WHAT YOU ARE ASKED TO DO: Where the line with "[camera trap, expert-labeled]" appears below, start writing out lines exactly, and finish with the line with "common name: domestic cow", which is included; write out nothing else.

RECORDS TO USE:
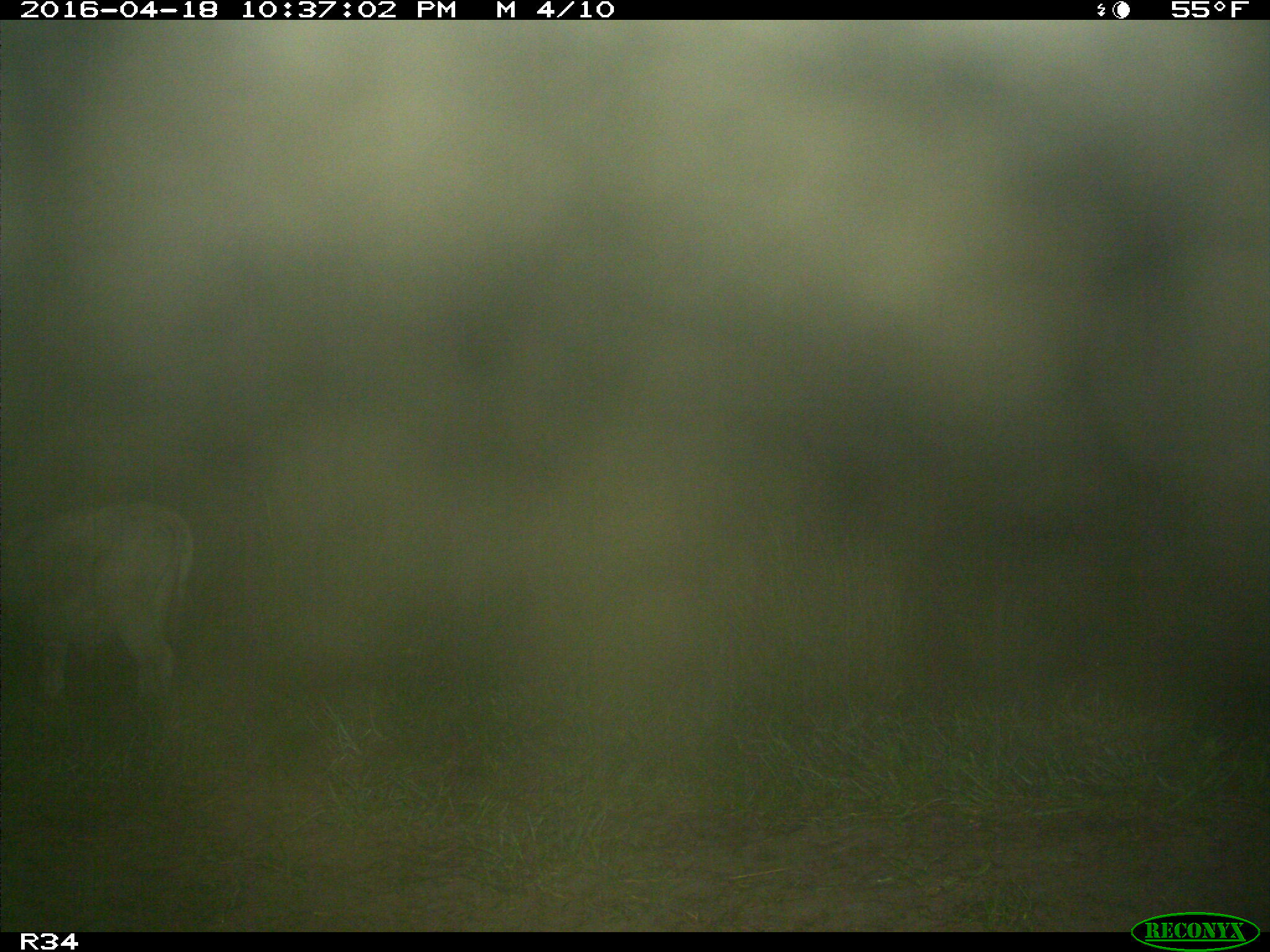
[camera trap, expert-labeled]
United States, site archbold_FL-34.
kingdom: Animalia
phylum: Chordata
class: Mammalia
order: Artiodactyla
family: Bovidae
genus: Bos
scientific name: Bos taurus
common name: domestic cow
==
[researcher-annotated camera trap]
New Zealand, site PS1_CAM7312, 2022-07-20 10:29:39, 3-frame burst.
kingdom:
---
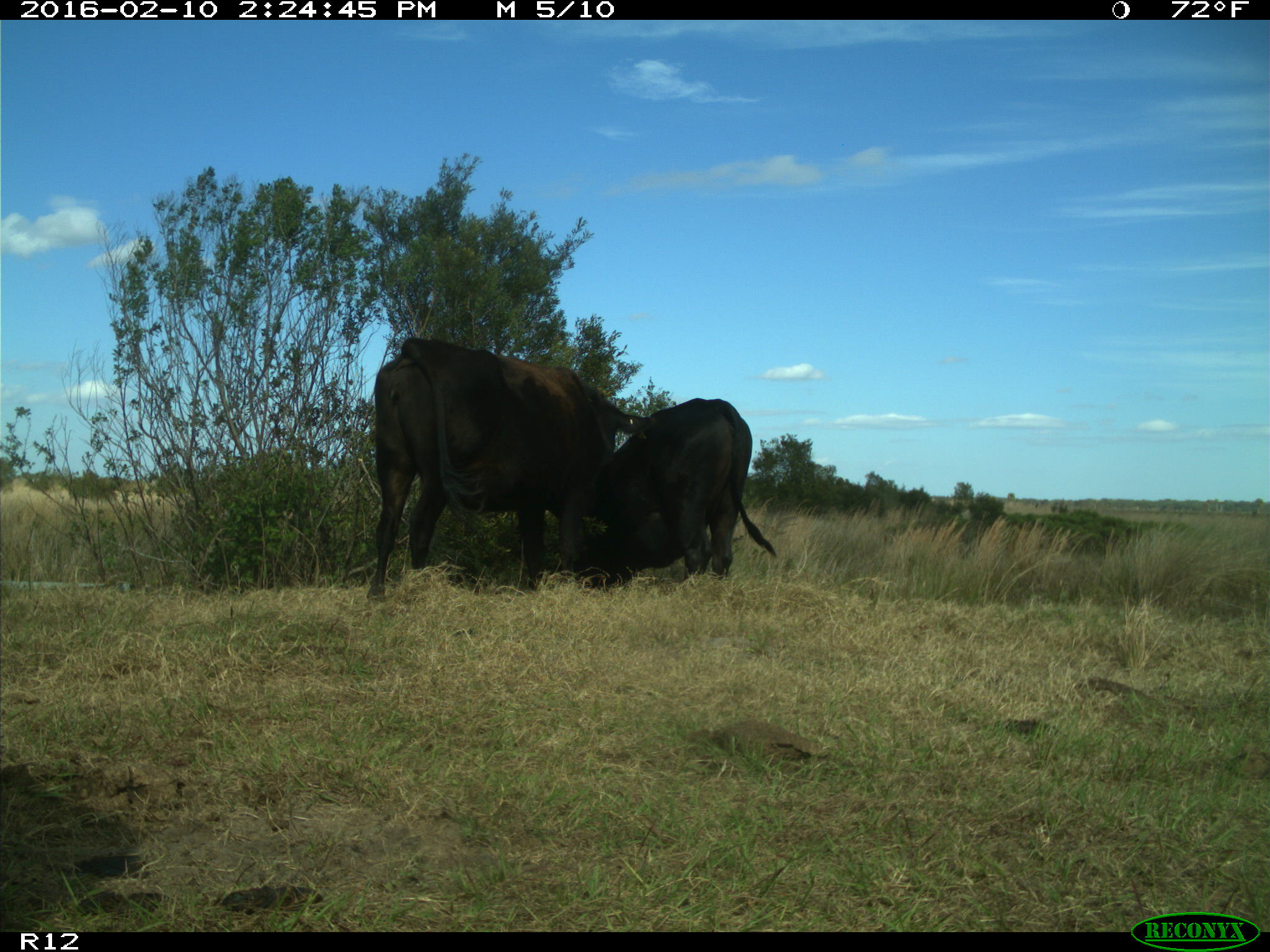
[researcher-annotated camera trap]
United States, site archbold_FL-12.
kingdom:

PROBLEM SOLUTION:
[camera trap, expert-labeled]
United States, site archbold_FL-34.
kingdom: Animalia
phylum: Chordata
class: Mammalia
order: Artiodactyla
family: Bovidae
genus: Bos
scientific name: Bos taurus
common name: domestic cow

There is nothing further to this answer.